(Recorded data)
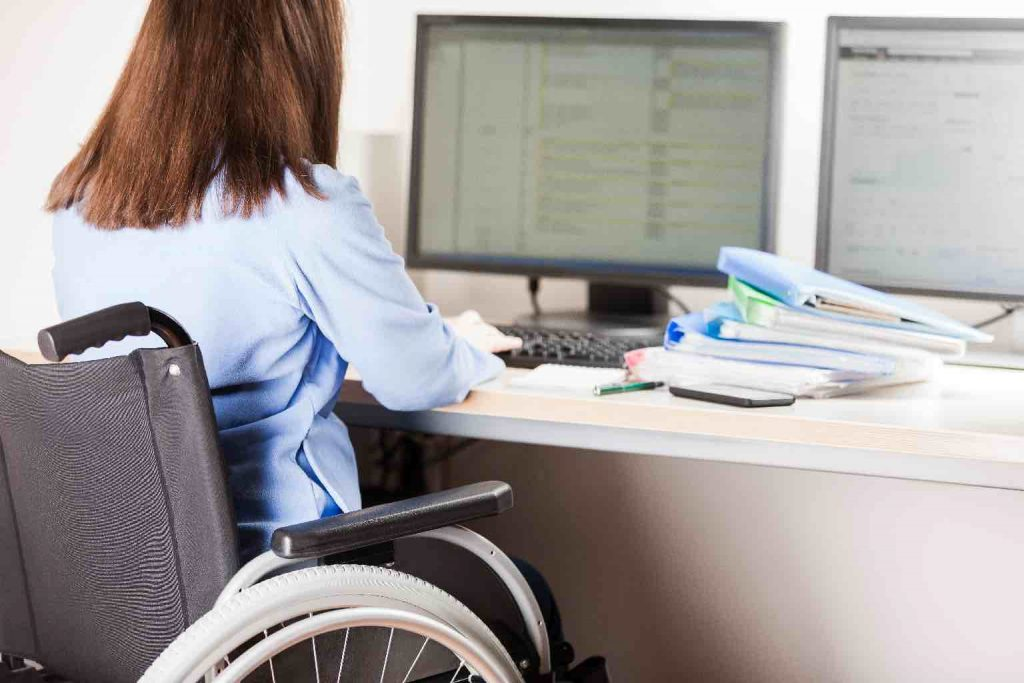 Young business woman person sitting wheelchair working office desk computer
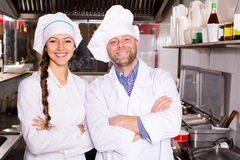 Cooks cooking at professional kitchen Royalty Free Stock Photography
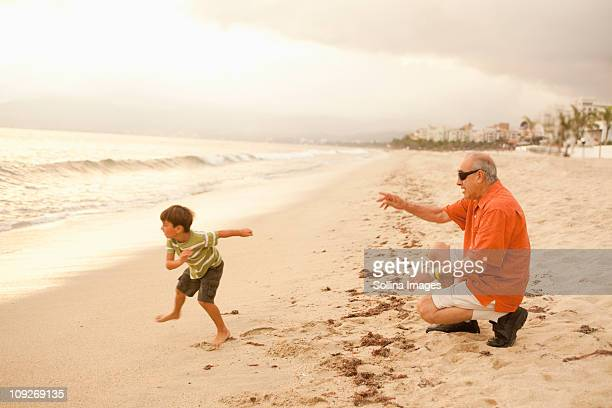 Grandfather and grandson playing on beach together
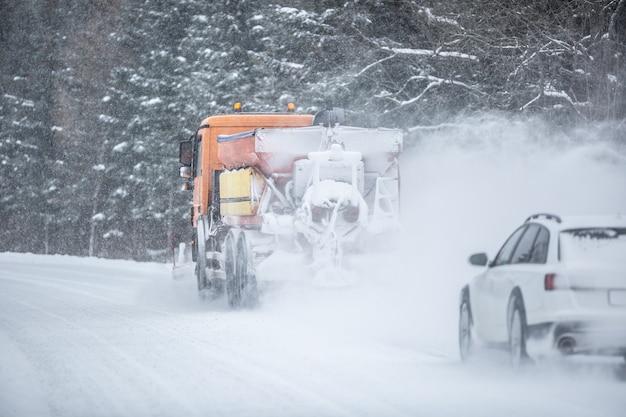 Schlechte sicht auf die straße eines autos, das während des winterdiensts direkt hinter einem schneepflug fährt.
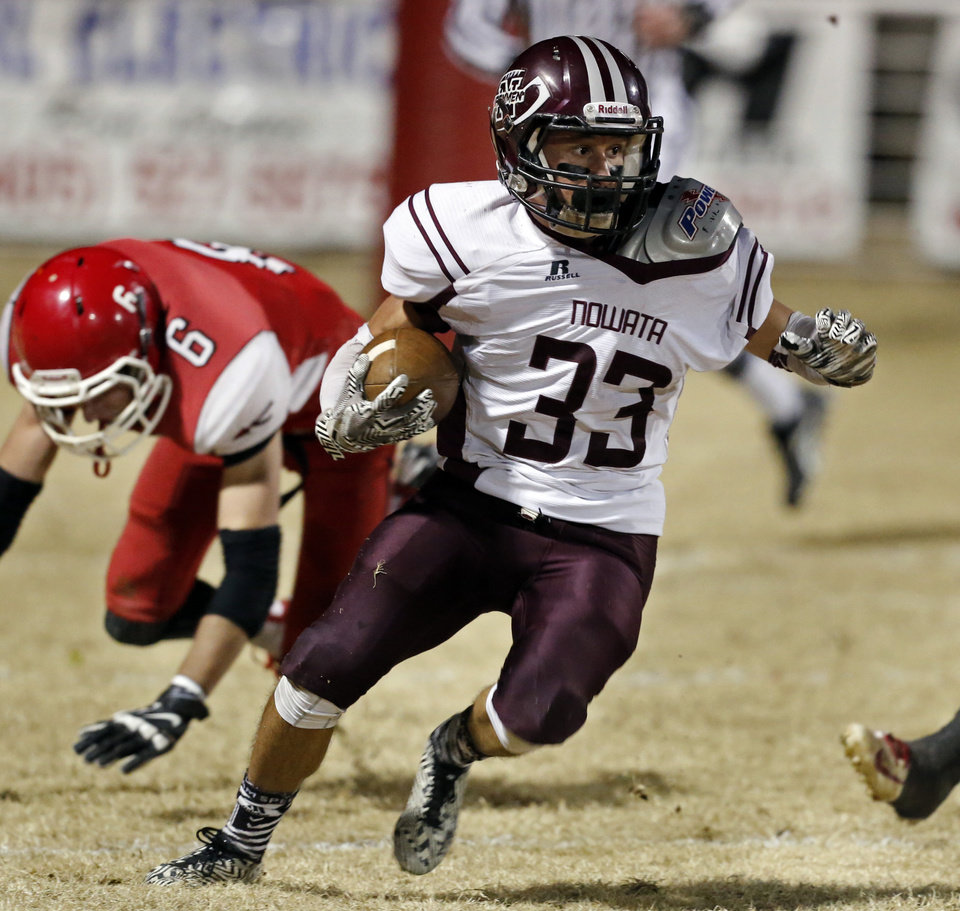 Photo - Nowata's Wyatt Sanders carries as the Nowata Ironmen play the Washington Warriors in high school football on Friday, Nov. 28, 2014 in Washington, Okla. Photo by Steve Sisney, The Oklahoman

# [PROBLEM DETAILS]
Could you restate all of the data above word for word and skip every picture?

# [WRITTEN SOLUTION]
 Young business woman person sitting wheelchair working office desk computer
 Cooks cooking at professional kitchen Royalty Free Stock Photography
 Grandfather and grandson playing on beach together
 Schlechte sicht auf die straße eines autos, das während des winterdiensts direkt hinter einem schneepflug fährt.
 Photo - Nowata's Wyatt Sanders carries as the Nowata Ironmen play the Washington Warriors in high school football on Friday, Nov. 28, 2014 in Washington, Okla. Photo by Steve Sisney, The Oklahoman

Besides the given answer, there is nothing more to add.